For months, representatives of about 20,000 members of the International Longshoremen’s Association and their employers have been negotiating a six-year labor contract. The lack of success in the talks, now more than three months old, is raising concerns about a possible strike or slowdown ahead of the economically important U.S. holiday shopping season. Those concerns, in turn, are driving an increasing number of shippers to seek alternatives to U.S. West Coast ports.
But regardless of the alternative routes available in Canada, Mexico or through the Panama or Suez canals to the Eastern seaboard, the West Coast is the best current option for a great deal of U.S.-bound goods.
The fact is that Canada, for example, which has had double-digit growth in container traffic at its main West Coast ports since the U.S. labor talks began May 12, simply cannot process all the cargo bound for the U.S. West Coast. Mexico has one major Pacific port, but faces a similar problem in delivering goods by rail to its northern neighbor.
Last week, Fitch Ratings warned of broader economic impacts of prolonged labor negotiations between the International Longshore and Warehouse Union (ILWU) and the Pacific Maritime Association (PMA), which represents the ports and manages labor contracts. The financial ratings agency said the longer shippers need to use alternative routes the more likely they are to stay with them after a new labor contract is sorted. This would drive down business to the 29 U.S. West Coast ports, which have already seen their share of inbound containers drop from 50 percent in 2002 to about 44 percent last year, according to the PMA.
“If this shift were to persist from weeks into months, some shippers may continue to use alternative ports even after the ILWU contract is finalized and the risk of a strike or slowdown has passed,” Fitch said in an Aug. 11 note.
There's not a consensus about that. Cargo is backing up in Canada, underscoring the lack of capacity Canada’s pacific ports have for handling the massive amount of U.S.-bound goods. Earlier this month, DP World Ltd. (LON:DPW), the U.A.E.-based global marine terminal operator at Port Metro Vancouver, said it would no longer handle U.S. bound cargo, citing a lack of rail cars to receive the containers, according to the Journal of Commerce. TSI Terminal Systems, the largest container terminal at Vancouver, said it would continue to accept U.S.-bound cargo.
“Canada is a great Plan B, but if it were Plan A then shippers would be using them regularly,” Jason Kuehn, associate partner at New York-based transportation consulting firm Oliver Wyman, told International Business Times by phone on Monday. “Maybe one carrier or two will stay in Canada, but most of them will come back.”
The reason for that has to do with railroads.
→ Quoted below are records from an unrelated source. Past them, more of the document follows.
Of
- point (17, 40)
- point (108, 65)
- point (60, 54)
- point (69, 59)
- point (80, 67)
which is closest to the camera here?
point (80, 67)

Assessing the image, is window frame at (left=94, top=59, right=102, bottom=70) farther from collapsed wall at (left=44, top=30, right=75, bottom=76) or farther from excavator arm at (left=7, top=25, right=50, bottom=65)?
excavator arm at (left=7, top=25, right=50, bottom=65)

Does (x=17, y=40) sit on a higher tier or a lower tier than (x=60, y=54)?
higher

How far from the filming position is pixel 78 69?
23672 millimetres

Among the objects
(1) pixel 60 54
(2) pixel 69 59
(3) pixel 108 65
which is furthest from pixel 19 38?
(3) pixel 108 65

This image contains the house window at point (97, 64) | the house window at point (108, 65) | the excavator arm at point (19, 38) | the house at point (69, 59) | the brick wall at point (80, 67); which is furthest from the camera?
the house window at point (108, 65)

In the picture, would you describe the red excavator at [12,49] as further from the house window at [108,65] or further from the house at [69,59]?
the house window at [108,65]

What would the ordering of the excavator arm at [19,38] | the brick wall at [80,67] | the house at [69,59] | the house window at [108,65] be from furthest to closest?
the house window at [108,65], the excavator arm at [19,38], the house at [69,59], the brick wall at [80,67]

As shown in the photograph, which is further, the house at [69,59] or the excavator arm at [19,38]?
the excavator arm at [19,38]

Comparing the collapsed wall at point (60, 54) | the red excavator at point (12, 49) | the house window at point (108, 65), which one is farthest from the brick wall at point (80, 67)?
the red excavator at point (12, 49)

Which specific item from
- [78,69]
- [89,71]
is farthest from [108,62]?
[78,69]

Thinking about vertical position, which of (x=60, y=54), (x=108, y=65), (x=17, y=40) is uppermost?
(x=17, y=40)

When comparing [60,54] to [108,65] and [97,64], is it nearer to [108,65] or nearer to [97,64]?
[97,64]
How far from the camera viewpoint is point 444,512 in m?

“On the whole we don’t see a major shift to Canada happening,” Ben Hackett of Hackett Associates, a maritime industry adviser which tracks the world’s cargo traffic, told IBTimes by phone. “There’s limited capacity out of Vancouver and Prince Rupert because of the amount of the cargo. The rail lines are limited.”
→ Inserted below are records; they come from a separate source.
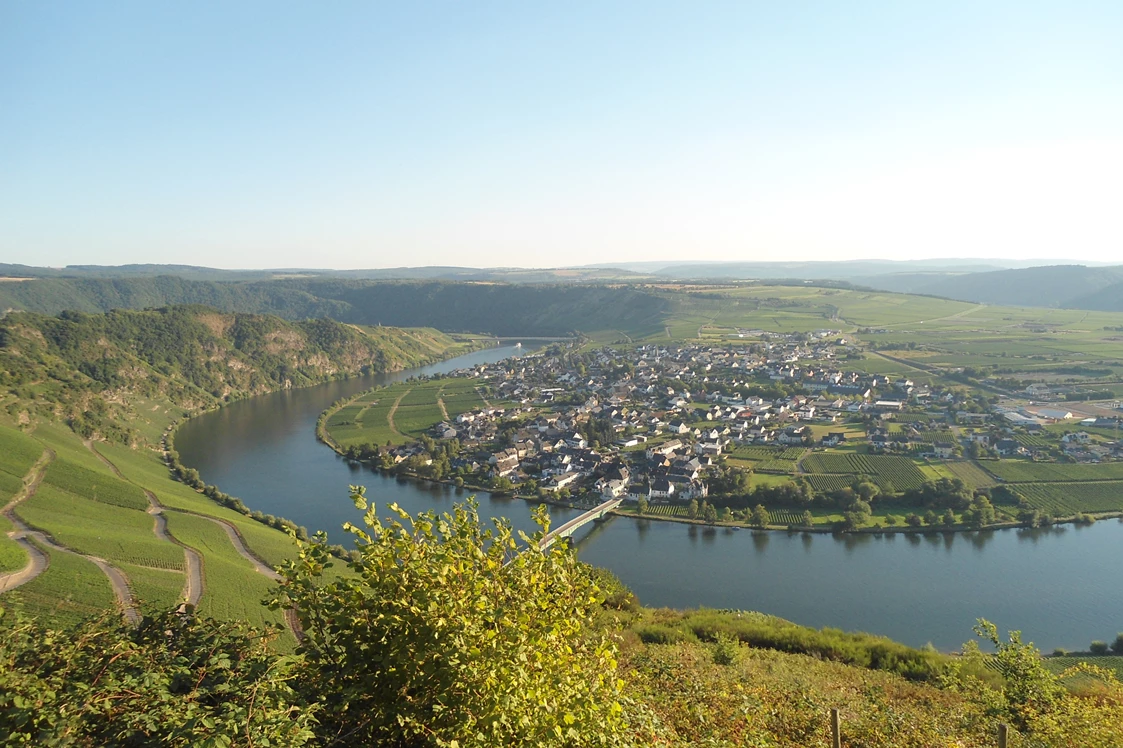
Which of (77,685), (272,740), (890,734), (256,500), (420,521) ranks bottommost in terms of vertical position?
(256,500)

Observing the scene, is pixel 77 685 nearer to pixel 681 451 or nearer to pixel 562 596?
pixel 562 596

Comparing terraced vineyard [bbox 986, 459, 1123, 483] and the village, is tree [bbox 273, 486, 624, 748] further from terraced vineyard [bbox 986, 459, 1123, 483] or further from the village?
terraced vineyard [bbox 986, 459, 1123, 483]

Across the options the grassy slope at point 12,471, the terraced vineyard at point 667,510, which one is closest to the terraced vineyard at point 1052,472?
the terraced vineyard at point 667,510

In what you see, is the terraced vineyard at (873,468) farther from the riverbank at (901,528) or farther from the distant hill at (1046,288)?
the distant hill at (1046,288)

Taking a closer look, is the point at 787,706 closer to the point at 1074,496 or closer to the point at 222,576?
the point at 222,576

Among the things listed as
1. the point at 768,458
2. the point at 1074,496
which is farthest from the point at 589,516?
the point at 1074,496

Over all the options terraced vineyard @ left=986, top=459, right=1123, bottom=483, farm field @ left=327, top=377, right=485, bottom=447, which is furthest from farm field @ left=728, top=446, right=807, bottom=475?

A bigger threat to the cargo container business on the U.S. West Coast is simply that container ships are getting bigger, increasing the amount of goods that can be delivered per ship through Egypt’s Suez Canal to Europe and the U.S. East Coast on the same route.
“The shift away from the West Coast is being driven by larger container ships and increasing use of the Suez Canal to the Asia-Europe routes,” Hackett said. “These ships continue on through the Mediterranean to the East Coast, so in many cases it’s cheaper.”
In addition, once the recently restarted Panama Canal expansion project is finished it will likely steal some U.S. West Coast market share as capacity increases enough to make the trip from Asia to the eastern United States more efficient, putting pressure on weaker West Coast ports, like San Francisco-Oakland, to retain market share. The port facilities of Los Angeles and Long Beach, on the other hand, are going to remain vital to the flow of goods to the western United States for the foreseeable future, analysts say.
Meanwhile, the ILWU and PMA say they’re committed to keeping the flow of goods steady. On Monday PMA spokesperson Wade Gates said by email that the talks are still ongoing with nothing to report. Contract negations were suspended in the last week of July so that the ILWU could finalize a tentative agreement with a consortium of grain handlers in a bitter two-year old labor dispute that led the 60,000-member ILWU to drop out of the AFL-CIO labor umbrella organization over a jurisdiction dispute.
Among key issues in the talks between the ILWU and the PMA are the union's desire to keep its current health care benefits despite the estimated annual $190 million increase to their plans under the Affordable Care Act (ACA) that neither side in the negotiations wants to absorb. The union also expects guarantees to its jurisdiction over waterfront activities by other unions or outside contract labor. The PMA, meantime, wants the freedom to bring in electricians, mechanics and computer contract workers to perform duties it says ILUW workers aren’t qualified to do. The employers also want to increase the work day by an hour.
The PMA said that full-time longshore workers earns an average of $132,000 a year, which includes overtime, but the ILUW points out its current labor contract calls for $35 an hour for the most experienced workers, which would be $72,800 at full time without overtime. About 30 percent of the longshore workers received about 30 hours a week on average, according to the PMA’s recent annual report (pdf).